Salman Ilgüplü, toen 31 jaar oud, was op het moment van de aanval in zijn dorp buiten de stad. Toen ze lucht kregen van wat er in Kahramanmaraş gebeurde, gingen hij en Mehmet Mengücek op zoek naar wapens. Mehmet Mengücek was een revolutionair en vriend van Deniz Gezmiş, hij was ook een guerrillastrijder die was opgeleid in het kamp van Yasser Arafat. Gewapend met subsidies reden ze eerst op motoren naar het dorp Çokyaşar Köyü om ondersteuning te krijgen. Maar toen ook zij werden afgewezen door de feestvierende mensen, richtten ze hun wapens op het huwelijksfeest en hekelden ze hen omdat ze hun eigen volk hadden verraden. Op zo’n dag een bruiloft vieren is onmenselijk en egoïstisch. Ilgüplü en Mengücek begaven zich naar Kahramanmaraş en slaagden erin de sluis te slim af te zijn en de stad binnen te vallen. Salman Ilgüplü zegt dat dagen eerder een ongewoon groot aantal verkopers van loterijtickets plotseling in de stad waren geweest en systematisch deuren markeerden. De hotels waren allemaal overboekt en veel mensen werden naar Kahramanmaraş buiten de stad gebracht.
De ervaren Mengücek organiseerde zijn mannen zo dat ze zichzelf positioneerden op de straathoeken. Zelf durfde hij het alleen aan en kwam midden in de gebeurtenissen terecht.

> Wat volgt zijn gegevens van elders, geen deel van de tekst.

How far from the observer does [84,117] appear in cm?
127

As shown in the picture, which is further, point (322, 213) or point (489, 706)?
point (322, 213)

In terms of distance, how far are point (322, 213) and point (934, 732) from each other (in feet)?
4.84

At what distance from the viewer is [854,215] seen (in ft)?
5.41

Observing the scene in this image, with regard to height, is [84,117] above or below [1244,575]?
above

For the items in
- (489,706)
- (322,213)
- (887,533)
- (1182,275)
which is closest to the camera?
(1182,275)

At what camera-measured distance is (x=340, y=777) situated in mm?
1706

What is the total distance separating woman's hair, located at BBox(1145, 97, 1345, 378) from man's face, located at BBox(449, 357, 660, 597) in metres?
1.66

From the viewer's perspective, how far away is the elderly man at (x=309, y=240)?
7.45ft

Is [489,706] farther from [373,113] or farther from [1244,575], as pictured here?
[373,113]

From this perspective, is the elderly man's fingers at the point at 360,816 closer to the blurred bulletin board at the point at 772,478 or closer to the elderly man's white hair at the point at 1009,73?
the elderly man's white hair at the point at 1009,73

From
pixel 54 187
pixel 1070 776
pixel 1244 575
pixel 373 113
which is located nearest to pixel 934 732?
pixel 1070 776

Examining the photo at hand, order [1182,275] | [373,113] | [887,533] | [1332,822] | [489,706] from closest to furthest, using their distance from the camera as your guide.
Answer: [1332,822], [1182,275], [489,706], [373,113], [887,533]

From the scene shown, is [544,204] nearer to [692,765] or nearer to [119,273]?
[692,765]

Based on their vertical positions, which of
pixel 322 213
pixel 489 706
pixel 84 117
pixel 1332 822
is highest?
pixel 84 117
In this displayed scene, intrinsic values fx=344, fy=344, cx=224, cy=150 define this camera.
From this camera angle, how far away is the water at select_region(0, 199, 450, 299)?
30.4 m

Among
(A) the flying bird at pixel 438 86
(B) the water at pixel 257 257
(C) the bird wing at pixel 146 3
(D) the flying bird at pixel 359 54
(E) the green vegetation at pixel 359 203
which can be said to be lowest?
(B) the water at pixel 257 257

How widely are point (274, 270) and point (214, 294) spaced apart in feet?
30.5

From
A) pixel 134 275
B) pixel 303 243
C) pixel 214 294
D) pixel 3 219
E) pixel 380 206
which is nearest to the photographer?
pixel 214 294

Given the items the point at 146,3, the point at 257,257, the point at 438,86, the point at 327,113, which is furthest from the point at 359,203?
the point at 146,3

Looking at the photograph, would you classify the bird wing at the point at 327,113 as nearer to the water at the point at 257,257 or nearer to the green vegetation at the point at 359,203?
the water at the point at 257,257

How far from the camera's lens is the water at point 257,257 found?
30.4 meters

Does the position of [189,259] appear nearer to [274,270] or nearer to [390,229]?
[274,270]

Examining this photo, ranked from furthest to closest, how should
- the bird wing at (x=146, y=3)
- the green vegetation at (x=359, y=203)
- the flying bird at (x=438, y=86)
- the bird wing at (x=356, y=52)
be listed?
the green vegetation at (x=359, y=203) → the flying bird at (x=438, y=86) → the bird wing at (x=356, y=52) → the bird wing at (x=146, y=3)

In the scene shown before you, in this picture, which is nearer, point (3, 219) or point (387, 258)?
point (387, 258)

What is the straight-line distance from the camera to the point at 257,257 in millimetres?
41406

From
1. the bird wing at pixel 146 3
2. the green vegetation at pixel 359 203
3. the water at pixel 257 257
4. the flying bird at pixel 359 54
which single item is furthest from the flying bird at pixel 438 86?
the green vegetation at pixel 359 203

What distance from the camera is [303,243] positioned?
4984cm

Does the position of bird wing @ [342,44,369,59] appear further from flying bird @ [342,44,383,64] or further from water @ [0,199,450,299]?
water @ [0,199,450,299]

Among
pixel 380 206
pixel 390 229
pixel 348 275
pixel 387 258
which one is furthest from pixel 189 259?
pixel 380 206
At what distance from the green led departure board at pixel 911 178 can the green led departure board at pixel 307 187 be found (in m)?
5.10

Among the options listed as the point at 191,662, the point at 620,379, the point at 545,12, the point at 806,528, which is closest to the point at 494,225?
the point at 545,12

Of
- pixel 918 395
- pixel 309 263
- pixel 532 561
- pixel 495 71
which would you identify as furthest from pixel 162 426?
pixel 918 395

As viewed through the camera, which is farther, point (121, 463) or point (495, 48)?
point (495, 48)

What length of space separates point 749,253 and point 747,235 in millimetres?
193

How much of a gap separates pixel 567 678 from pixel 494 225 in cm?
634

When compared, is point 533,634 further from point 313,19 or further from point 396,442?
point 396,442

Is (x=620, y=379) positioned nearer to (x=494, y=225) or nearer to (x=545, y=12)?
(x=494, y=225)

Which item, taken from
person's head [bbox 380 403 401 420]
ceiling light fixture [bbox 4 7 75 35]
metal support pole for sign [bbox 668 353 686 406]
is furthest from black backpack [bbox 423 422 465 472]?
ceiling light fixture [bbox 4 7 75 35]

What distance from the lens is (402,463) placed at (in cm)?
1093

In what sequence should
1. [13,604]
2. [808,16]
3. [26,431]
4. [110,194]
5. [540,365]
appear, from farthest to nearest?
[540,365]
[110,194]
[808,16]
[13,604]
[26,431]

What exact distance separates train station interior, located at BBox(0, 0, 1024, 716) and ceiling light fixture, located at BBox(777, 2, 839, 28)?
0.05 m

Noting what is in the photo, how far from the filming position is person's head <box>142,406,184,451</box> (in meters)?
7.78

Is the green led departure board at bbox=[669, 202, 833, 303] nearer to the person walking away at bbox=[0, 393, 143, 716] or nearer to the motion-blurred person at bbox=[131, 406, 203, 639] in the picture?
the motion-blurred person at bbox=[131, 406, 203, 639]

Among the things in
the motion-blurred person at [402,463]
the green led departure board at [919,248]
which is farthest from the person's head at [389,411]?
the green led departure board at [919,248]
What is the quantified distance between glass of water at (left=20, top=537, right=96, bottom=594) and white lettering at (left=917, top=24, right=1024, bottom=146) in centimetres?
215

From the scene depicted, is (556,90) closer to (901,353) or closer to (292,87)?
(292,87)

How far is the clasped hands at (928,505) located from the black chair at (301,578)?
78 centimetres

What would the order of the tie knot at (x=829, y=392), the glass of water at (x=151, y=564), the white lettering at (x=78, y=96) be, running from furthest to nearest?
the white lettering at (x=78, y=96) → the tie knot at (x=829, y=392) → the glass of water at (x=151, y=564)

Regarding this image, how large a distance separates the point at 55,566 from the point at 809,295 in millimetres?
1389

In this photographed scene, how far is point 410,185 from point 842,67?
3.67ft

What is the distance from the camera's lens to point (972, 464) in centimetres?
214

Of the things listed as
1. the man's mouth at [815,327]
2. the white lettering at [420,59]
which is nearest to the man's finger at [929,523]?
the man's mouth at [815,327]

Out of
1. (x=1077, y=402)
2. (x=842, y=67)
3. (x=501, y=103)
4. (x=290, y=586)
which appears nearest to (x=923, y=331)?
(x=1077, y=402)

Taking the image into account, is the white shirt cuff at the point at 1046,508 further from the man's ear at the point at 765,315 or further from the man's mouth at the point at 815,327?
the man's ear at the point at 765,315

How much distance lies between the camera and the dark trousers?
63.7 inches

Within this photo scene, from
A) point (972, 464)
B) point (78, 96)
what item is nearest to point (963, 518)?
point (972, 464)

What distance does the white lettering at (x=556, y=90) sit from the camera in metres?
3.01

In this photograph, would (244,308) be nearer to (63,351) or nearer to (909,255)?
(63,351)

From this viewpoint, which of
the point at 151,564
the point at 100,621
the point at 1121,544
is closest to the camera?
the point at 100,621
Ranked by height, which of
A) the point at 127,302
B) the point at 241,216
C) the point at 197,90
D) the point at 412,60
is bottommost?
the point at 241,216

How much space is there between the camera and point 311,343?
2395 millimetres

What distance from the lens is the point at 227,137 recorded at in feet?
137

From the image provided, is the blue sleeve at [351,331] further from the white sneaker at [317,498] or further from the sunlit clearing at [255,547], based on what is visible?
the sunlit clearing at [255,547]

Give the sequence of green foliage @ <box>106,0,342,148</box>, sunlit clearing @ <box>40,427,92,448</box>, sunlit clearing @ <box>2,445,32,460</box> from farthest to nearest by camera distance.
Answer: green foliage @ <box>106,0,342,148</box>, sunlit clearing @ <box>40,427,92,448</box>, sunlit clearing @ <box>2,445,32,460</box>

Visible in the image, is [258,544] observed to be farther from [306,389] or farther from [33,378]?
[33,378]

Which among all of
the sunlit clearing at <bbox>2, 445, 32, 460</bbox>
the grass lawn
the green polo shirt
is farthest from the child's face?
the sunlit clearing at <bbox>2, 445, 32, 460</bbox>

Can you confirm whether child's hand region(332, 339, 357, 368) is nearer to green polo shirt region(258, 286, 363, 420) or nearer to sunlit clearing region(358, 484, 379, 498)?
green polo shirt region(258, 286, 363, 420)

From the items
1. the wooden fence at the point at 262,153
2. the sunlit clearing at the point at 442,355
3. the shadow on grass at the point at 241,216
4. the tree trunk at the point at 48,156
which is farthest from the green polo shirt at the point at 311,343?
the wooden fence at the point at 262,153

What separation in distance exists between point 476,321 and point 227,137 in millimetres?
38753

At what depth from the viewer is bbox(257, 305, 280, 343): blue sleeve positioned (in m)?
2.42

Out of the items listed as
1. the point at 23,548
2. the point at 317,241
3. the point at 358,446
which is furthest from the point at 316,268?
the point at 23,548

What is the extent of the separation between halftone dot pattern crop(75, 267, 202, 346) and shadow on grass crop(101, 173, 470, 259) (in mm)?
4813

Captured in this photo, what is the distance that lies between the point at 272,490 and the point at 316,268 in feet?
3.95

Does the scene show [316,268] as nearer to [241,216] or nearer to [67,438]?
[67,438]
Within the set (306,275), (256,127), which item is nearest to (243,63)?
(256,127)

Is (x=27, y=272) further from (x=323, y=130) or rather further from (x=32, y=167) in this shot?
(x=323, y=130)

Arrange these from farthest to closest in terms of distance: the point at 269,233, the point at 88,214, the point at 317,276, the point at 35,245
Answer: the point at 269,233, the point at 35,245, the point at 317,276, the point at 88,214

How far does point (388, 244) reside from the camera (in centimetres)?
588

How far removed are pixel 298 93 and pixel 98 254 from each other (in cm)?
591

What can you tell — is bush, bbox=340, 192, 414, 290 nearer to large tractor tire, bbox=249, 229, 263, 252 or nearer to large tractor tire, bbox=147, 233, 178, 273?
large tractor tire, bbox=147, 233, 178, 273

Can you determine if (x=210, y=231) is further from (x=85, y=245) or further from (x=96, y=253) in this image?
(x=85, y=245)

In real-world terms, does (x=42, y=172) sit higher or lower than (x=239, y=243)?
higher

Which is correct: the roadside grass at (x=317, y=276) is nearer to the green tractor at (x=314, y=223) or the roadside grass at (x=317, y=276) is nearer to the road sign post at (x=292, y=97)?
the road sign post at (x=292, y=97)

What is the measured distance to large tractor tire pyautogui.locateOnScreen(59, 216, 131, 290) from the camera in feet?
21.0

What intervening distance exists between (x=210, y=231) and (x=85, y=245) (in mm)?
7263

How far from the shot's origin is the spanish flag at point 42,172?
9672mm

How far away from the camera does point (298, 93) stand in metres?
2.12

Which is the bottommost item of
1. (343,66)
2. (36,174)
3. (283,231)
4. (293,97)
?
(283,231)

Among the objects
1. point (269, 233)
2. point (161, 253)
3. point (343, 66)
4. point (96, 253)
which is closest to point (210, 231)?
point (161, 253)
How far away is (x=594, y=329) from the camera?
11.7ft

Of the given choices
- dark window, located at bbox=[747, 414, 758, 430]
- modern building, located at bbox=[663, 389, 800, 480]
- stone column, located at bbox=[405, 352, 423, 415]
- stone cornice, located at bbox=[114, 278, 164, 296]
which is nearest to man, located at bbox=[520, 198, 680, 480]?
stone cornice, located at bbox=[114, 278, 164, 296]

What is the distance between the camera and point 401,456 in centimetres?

Daar werd hij verrast door een groep fascisten, maar wist hij terug te vechten. Salman en de anderen kregen destijds geen nieuws van hem en werden dus in het ongewisse gelaten. Ze hoorden later dat Mengücek werd neergeschoten door een soldaat en zijn leven verloor tijdens het vechten tegen de fascisten. Het duurde een paar dagen voordat ze zijn lichaam hadden gevonden en hem terug naar zijn dorp hadden gebracht. Tegenwoordig wordt de dochter van Salman Ilgüplü “Gül Mengücek” genoemd ter nagedachtenis aan zijn vriend Mehmet Mengücek.